SOURCE =>
####################
Hadoop Hdfs Useful Commands For Windows

  • cat: Copies source paths to stdout.

    Usage:hdfs dfs -cat URI [URI …]

    Example:

    • hdfs dfs -cat hdfs://<path>/file1

    • hdfs dfs-cat file:///file2 /user/hadoop/file3

  • chgrp: Changes the group association of files. With -R, makes the change recursively by way of the directory structure. The user must be the file owner or the superuser.

    Usage:hdfs dfs -chgrp [-R] GROUP URI [URI …]

  • chmod: Changes the permissions of files. With -R, makes the change recursively by way of the directory structure. The user must be the file owner or the superuser

    Usage:hdfs dfs -chmod [-R] <MODE[,MODE]… OCTALMODE> URI [URI …]

    Example:hdfs dfs -chmod 777test/data1.txt

  • chown: Changes the owner of files. With -R, makes the change recursively by way of the directory structure. The user must be the superuser.

    Usage:hdfs dfs -chown [-R] [OWNER][:[GROUP]] URI [URI ]

    Example:hdfs dfs -chown -R hduser2 /opt/hadoop/logs

  • copyFromLocal: Works similarly to the put command, except that the source is restricted to a local file reference.

    Usage:hdfs dfs -copyFromLocal <localsrc> URI

    Example:hdfs dfs -copyFromLocal input/docs/data2.txt hdfs://localhost/user/rosemary/data2.txt

  • copyToLocal: Works similarly to the get command, except that the destination is restricted to a local file reference.

    Usage:hdfs dfs -copyToLocal [-ignorecrc] [-crc] URI <localdst>

    Example:hdfs dfs -copyToLocal data2.txt data2.copy.txt

  • count: Counts the number of directories, files, and bytes under the paths that match the specified file pattern.

    Usage:hdfs dfs -count [-q] <paths>

    Example:hdfs dfs -count hdfs://nn1.example.com/file1 hdfs://nn2.example.com/file2

  • cp: Copies one or more files from a specified source to a specified destination. If you specify multiple sources, the specified destination must be a directory.

    Usage:hdfs dfs -cp URI [URI …] <dest>

    Example:hdfs dfs -cp /user/hadoop/file1 /user/hadoop/file2 /user/hadoop/dir

  • du: Displays the size of the specified file, or the sizes of files and directories that are contained in the specified directory. If you specify the -s option, displays an aggregate summary of file sizes rather than individual file sizes. If you specify the -h option, formats the file sizes in a “human-readable” way.

    Usage:hdfs dfs -du [-s] [-h] URI [URI …]

    Example:hdfs dfs -du /user/hadoop/dir1 /user/hadoop/file1

  • dus: Displays a summary of file sizes; equivalent to hdfs dfs -du –s.

    Usage:hdfs dfs -dus <args>

  • expunge: Empties the trash. When you delete a file, it isn’t removed immediately from HDFS, but is renamed to a file in the /trash directory. As long as the file remains there, you can undelete it if you change your mind, though only the latest copy of the deleted file can be restored.
####################
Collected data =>
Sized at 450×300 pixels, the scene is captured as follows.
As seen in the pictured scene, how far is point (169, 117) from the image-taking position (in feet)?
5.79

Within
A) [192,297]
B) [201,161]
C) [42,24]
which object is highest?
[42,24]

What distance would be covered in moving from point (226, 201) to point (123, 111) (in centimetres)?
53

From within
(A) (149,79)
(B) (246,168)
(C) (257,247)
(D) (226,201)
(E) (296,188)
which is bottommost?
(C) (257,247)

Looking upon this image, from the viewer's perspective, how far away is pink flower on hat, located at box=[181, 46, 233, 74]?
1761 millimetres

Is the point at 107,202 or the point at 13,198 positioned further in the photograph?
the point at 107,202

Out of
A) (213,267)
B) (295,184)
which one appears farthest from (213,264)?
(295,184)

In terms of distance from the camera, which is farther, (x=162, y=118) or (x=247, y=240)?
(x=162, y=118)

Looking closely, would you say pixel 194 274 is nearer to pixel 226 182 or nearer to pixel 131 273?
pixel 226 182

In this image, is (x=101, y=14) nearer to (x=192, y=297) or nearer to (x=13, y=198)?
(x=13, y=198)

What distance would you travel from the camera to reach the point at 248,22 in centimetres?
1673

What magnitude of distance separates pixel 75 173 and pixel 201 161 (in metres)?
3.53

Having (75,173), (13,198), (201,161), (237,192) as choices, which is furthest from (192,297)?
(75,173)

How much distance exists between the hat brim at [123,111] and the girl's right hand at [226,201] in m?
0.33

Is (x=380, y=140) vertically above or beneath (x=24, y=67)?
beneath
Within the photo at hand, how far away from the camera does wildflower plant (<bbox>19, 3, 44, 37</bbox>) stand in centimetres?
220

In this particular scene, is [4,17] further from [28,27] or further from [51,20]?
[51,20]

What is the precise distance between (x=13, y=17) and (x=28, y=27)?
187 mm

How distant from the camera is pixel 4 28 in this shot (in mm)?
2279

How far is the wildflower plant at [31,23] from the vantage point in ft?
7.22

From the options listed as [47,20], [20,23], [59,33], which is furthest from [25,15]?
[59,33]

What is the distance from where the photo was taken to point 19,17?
####################
SHORT TASK 1 => Can you reproduce all of the records line for line, leaving every character unchanged?
SHORT TASK 2 => What comes next in the list of Hadoop HDFS commands? Continue it from its last line onward.
The text and the records were drawn from unrelated sources.

TASK RESULT 1 =>
Sized at 450×300 pixels, the scene is captured as follows.
As seen in the pictured scene, how far is point (169, 117) from the image-taking position (in feet)?
5.79

Within
A) [192,297]
B) [201,161]
C) [42,24]
which object is highest?
[42,24]

What distance would be covered in moving from point (226, 201) to point (123, 111) (in centimetres)?
53

From within
(A) (149,79)
(B) (246,168)
(C) (257,247)
(D) (226,201)
(E) (296,188)
which is bottommost?
(C) (257,247)

Looking upon this image, from the viewer's perspective, how far away is pink flower on hat, located at box=[181, 46, 233, 74]?
1761 millimetres

Is the point at 107,202 or the point at 13,198 positioned further in the photograph?
the point at 107,202

Out of
A) (213,267)
B) (295,184)
which one appears farthest from (213,264)?
(295,184)

In terms of distance from the camera, which is farther, (x=162, y=118) or (x=247, y=240)?
(x=162, y=118)

Looking closely, would you say pixel 194 274 is nearer to pixel 226 182 or nearer to pixel 131 273?
pixel 226 182

In this image, is (x=101, y=14) nearer to (x=192, y=297) or nearer to (x=13, y=198)?
(x=13, y=198)

What distance would you travel from the camera to reach the point at 248,22 in centimetres?
1673

What magnitude of distance separates pixel 75 173 and pixel 201 161 (in metres)?
3.53

Having (75,173), (13,198), (201,161), (237,192) as choices, which is furthest from (192,297)?
(75,173)

How much distance exists between the hat brim at [123,111] and the girl's right hand at [226,201] in m?
0.33

Is (x=380, y=140) vertically above or beneath (x=24, y=67)?
beneath
Within the photo at hand, how far away from the camera does wildflower plant (<bbox>19, 3, 44, 37</bbox>) stand in centimetres?
220

In this particular scene, is [4,17] further from [28,27] or further from [51,20]?
[51,20]

What is the precise distance between (x=13, y=17) and (x=28, y=27)?
187 mm

How distant from the camera is pixel 4 28 in this shot (in mm)?
2279

How far is the wildflower plant at [31,23] from the vantage point in ft?
7.22

From the options listed as [47,20], [20,23], [59,33], which is furthest from [25,15]?
[59,33]

What is the distance from where the photo was taken to point 19,17?

TASK RESULT 2 =>
    Usage:hdfs dfs –expunge

  • get: Copies files to the local file system. Files that fail a cyclic redundancy check (CRC) can still be copied if you specify the ignorecrcoption. The CRC is a common technique for detecting data transmission errors. CRC checksum files have the .crc extension and are used to verify the data integrity of another file. These files are copied if you specify the -crc option.

    Usage:hdfs dfs -get [-ignorecrc] [-crc] <src> <localdst>

    Example:hdfs dfs -get /user/hadoop/file3 localfile

  • getmerge: Concatenates the files in srcand writes the result to the specified local destination file. To add a newline character at the end of each file, specify the addnl option.

    Usage:hdfs dfs -getmerge <src> <localdst> [addnl]

    Example:hdfs dfs -getmerge /user/hadoop/mydir/ ~/result_file addnl

  • ls: Returns statistics for the specified files or directories.

    Usage:hdfs dfs -ls <args>

    Example:hdfs dfs -ls /user/hadoop/file1

  • lsr: Serves as the recursive version of ls; similar to the Unix command ls -R.

    Usage:hdfs dfs -lsr <args>

    Example:hdfs dfs -lsr /user/hadoop

  • mkdir: Creates directories on one or more specified paths. Its behavior is similar to the Unix mkdir -p command, which creates all directories that lead up to the specified directory if they don’t exist already.

    Usage:hdfs dfs -mkdir <paths>

    Example:hdfs dfs -mkdir /user/hadoop/dir5/temp

  • moveFromLocal: Works similarly to the put command, except that the source is deleted after it is copied.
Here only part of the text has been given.